What is missing from Said’s work is any attempt to deal with the long history of Islamic empires,[1] the conquest of, and permanent rule over, non-Muslim states and peoples, and the often distorted ways in which Muslim writers have sought to interpret and explain Christian, Jewish, Hindu and other worlds. Said leaves us with the impression that all prejudice is only on the part of the West.

Said continues to have admirers, most in academic departments of English or multicultural studies, but as time passes, more and more scholars are calling his views into question. Writers such as Bernard Lewis, Ibn Warraq, Efraim Karsh, and Robert Irwin have exposed a string of faults in Said’s narrative, from factual errors to staggering bias.[2]

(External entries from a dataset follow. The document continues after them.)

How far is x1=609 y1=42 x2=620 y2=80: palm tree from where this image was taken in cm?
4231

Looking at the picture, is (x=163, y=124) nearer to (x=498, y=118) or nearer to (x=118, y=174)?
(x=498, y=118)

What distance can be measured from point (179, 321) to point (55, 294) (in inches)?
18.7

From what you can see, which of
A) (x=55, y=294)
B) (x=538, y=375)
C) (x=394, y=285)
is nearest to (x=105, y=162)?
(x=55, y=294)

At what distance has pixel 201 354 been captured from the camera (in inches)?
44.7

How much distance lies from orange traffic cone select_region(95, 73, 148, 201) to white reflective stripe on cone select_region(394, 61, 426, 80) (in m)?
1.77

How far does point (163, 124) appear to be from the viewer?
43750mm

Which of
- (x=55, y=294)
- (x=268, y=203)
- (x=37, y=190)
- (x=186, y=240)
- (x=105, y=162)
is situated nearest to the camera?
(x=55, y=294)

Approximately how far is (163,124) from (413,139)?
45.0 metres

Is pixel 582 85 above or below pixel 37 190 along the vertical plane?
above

Despite his bias, distortion of facts, and openly documented deceptions, many of Said’s followers, who are unwilling or unable to do their own work, see him as an intellectual to students and teachers who adhere to an anti-establishment, anti-Western, and socialist world view.

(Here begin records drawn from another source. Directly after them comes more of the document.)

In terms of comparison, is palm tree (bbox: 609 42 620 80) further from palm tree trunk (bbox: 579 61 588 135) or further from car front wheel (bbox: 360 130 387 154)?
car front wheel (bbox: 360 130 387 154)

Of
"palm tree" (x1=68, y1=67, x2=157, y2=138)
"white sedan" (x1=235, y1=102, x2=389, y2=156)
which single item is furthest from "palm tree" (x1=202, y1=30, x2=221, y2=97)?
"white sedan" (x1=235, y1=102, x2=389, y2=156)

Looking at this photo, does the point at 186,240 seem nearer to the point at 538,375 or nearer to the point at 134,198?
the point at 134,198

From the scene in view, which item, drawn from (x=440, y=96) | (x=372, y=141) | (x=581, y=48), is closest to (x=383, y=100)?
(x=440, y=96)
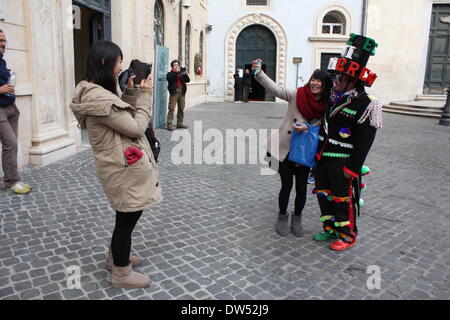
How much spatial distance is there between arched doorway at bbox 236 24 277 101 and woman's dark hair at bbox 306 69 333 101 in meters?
19.4

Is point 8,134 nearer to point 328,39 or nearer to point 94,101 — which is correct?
point 94,101

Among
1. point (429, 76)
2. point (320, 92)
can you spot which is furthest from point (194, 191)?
point (429, 76)

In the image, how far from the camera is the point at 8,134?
16.2ft

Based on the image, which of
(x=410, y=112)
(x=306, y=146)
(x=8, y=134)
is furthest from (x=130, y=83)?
(x=410, y=112)

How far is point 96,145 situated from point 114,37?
7.09 m

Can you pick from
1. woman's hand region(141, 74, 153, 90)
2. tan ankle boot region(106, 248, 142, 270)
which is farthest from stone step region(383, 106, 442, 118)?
woman's hand region(141, 74, 153, 90)

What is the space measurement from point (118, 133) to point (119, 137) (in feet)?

For many, his book, Orientalism played a role in delegitimizing the West and furthering causes such as multiculturalism or anti-Zionism. In the meantime, however, not surprisingly, the book’s influence spread, into the Islamic world and the smaller world of Muslim communities in the West. Better-educated Muslims read and digested Said’s message, in a manner rather different from Western readers, many or most of whom were atheists and agnostics. For Muslim readers, Said’s message that the West was hostile to Islam became the first strong antidote to their sense of failure. Muslims saw themselves as backward but now believed they were the victims of a Western conspiracy to deny them the fruits of their great civilization. To disparage the West became, for many, a religious imperative.

For religious Muslims, it was becoming increasingly important to deal with the stresses caused by their economic, political, and military subordination to a flourishing West, coupled with their own lack of progress in the non-Muslim world and at home. The repeated defeat of multinational Arab armies by the “despicable” Jews of Israel stood, and for millions of Muslims still stands, as a symbol of their need to reassert themselves on the world stage — as Iran is trying to do today.